The authoress Marjorie Kinnan Rawlings illustrates a hard lesson of life early on in her classic novel, The Yearling. The Baxter family eke out their living on the St. Johns River in the back woods of Florida. The family is enjoying a quiet breakfast when Julia the dog starts barking outside. They all run out only to find that the old bear Slewfoot, the nemesis of livestock in the area, has killed their hog. To make matters worse the pig was their brood sow from whom they anticipated many future piglets – a commodity that would now be in shoat supply.
Despite the poor turn of events, Ma Baxter calmly takes what is left up to the house and begins to butcher the remains for mealtime use.

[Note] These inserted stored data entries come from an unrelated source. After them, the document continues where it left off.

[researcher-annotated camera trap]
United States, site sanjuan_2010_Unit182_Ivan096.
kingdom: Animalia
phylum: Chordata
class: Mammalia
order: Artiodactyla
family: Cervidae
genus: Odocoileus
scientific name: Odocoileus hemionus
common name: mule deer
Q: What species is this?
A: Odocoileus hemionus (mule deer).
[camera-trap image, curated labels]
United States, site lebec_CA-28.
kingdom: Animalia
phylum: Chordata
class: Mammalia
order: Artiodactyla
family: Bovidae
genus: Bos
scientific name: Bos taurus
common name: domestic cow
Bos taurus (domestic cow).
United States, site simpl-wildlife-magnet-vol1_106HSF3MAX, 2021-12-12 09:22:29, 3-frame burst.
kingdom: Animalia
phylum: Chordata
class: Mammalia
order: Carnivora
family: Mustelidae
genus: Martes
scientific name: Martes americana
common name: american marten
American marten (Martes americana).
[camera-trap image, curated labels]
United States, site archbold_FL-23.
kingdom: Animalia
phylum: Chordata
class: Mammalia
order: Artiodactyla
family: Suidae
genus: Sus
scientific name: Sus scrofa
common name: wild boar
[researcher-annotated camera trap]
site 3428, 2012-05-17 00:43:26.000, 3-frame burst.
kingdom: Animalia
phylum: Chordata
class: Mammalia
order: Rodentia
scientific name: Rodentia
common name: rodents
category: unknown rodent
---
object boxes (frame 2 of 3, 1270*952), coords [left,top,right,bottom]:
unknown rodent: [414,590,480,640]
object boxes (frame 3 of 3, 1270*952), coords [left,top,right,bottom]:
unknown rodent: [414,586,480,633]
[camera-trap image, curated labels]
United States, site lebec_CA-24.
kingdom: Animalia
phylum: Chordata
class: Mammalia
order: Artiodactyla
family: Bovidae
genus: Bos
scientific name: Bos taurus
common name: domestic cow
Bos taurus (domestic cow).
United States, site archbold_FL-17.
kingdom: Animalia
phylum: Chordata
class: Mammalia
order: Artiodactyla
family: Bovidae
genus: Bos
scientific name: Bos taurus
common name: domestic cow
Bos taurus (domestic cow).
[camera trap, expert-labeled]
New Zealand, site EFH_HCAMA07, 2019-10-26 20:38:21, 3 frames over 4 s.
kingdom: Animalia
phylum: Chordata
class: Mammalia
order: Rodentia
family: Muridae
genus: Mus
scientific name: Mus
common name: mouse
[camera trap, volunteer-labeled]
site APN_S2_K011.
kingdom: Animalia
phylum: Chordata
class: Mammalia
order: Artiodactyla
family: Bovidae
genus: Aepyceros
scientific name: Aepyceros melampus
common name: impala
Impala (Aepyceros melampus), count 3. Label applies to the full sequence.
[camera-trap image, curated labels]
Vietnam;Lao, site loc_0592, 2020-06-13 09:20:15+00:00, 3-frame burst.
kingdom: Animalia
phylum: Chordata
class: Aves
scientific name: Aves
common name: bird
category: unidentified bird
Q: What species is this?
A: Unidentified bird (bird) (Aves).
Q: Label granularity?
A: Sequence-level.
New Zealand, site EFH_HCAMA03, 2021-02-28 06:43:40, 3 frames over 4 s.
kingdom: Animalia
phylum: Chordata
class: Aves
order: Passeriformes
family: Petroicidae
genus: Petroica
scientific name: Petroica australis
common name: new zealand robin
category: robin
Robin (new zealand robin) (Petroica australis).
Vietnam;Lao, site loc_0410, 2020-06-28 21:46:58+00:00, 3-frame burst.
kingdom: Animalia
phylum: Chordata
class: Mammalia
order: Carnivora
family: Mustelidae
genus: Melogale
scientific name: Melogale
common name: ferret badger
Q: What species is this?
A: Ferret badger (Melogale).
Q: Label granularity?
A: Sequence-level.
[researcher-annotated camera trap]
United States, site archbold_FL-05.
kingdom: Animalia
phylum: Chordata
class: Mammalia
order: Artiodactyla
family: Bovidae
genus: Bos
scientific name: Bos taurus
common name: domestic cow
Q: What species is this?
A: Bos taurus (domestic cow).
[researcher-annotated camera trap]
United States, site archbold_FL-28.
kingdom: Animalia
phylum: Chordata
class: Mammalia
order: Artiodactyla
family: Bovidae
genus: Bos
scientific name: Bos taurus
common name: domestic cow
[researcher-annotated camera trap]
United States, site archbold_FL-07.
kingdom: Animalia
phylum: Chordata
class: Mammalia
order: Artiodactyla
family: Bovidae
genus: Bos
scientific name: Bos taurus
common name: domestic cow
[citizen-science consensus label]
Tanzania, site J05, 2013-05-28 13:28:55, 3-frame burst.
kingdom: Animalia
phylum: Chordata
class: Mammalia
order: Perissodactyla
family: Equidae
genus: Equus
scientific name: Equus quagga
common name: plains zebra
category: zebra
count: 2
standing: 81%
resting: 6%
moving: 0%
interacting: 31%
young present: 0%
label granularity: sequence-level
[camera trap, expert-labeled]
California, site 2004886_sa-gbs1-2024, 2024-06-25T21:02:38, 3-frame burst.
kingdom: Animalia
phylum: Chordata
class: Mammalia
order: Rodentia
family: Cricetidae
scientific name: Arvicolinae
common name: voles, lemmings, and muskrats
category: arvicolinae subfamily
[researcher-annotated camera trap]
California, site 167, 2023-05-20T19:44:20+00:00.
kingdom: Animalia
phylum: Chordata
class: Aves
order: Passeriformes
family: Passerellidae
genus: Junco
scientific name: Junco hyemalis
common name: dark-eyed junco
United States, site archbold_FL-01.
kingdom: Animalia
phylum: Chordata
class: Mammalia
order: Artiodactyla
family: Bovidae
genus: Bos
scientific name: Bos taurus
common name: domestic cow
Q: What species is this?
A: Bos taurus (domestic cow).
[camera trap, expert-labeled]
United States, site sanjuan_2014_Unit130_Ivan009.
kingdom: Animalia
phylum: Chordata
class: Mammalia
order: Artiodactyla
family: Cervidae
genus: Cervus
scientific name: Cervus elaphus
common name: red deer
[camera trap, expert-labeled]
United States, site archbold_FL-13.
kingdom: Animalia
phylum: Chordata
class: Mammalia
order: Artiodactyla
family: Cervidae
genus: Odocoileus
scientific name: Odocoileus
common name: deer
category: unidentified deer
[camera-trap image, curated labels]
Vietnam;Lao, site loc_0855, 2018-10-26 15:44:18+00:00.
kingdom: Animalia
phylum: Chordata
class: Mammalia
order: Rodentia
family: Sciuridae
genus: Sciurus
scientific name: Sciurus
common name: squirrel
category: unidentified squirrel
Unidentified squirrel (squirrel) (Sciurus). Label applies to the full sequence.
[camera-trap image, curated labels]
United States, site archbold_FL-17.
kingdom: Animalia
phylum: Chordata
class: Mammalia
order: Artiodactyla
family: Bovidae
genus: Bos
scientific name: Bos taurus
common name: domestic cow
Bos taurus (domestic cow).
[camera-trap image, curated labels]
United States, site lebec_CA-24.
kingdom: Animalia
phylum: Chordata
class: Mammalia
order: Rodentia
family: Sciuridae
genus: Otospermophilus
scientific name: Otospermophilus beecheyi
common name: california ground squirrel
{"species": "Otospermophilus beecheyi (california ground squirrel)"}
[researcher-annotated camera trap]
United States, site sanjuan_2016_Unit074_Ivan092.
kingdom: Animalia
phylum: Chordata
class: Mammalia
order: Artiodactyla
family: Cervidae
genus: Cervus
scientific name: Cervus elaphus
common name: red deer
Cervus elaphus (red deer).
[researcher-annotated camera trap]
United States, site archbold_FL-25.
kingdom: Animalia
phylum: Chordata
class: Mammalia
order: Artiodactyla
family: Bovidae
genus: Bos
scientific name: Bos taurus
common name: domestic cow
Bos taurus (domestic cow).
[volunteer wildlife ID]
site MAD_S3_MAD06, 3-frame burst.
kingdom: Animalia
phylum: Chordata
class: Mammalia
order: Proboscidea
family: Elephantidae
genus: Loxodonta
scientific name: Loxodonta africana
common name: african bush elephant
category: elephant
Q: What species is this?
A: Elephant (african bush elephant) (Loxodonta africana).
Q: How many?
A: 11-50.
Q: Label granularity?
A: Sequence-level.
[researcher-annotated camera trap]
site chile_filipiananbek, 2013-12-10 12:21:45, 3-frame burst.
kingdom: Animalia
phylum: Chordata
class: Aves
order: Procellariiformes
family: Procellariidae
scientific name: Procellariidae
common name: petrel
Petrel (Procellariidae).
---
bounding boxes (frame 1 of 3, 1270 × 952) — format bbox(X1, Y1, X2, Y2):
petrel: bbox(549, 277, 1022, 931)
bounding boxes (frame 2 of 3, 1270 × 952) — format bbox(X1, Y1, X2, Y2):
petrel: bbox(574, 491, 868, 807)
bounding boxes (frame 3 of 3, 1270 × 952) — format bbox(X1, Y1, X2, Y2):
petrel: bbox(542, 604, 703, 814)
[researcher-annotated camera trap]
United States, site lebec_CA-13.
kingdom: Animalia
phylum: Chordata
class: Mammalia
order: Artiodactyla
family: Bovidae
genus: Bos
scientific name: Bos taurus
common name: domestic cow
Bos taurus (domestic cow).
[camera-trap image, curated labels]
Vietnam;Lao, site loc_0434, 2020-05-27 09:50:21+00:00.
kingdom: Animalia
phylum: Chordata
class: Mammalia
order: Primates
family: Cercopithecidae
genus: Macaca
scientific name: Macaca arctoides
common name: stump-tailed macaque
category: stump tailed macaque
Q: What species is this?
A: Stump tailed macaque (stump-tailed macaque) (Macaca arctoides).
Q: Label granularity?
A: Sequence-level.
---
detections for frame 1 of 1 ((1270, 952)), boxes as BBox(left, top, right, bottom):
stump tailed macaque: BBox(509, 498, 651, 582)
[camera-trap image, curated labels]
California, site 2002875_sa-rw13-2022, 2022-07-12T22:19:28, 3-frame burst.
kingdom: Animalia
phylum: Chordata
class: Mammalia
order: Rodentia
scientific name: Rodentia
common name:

The moral here – it doesn’t matter what your designs or expectations might have been; if life gives you lemons make lemonade, and if it gives you a dead pig then smoke a ham.
And if it gives you a life insurance contract in which you have taken a beating, do a 1035 exchange!
Think about it. Your client has a VUL policy that has not performed as well as illustrated on the original sales ledger (imagine that!). Consider a contract with a basis of $200,000 that has a current cash surrender value of $100,000, with no light at the end of the tunnel. If the owner decides that “enough is enough” and simple surrenders the coverage he or she is not allowed to declare the loss.
We all wish that those VULs gone-bad hadn’t proven so variable. And we all know that deducting a loss hardly compares to the recovery of that loss. But it is our responsibility to at least inform our clients of the options that may be available that allow them to make the best of an otherwise bad situation. Call us with questions or for discussion.
The 1946 film version of The Yearling starred Gregory Pack and Jane Wyman, both of whom were nominated for Academy Awards for their performances. Neither won.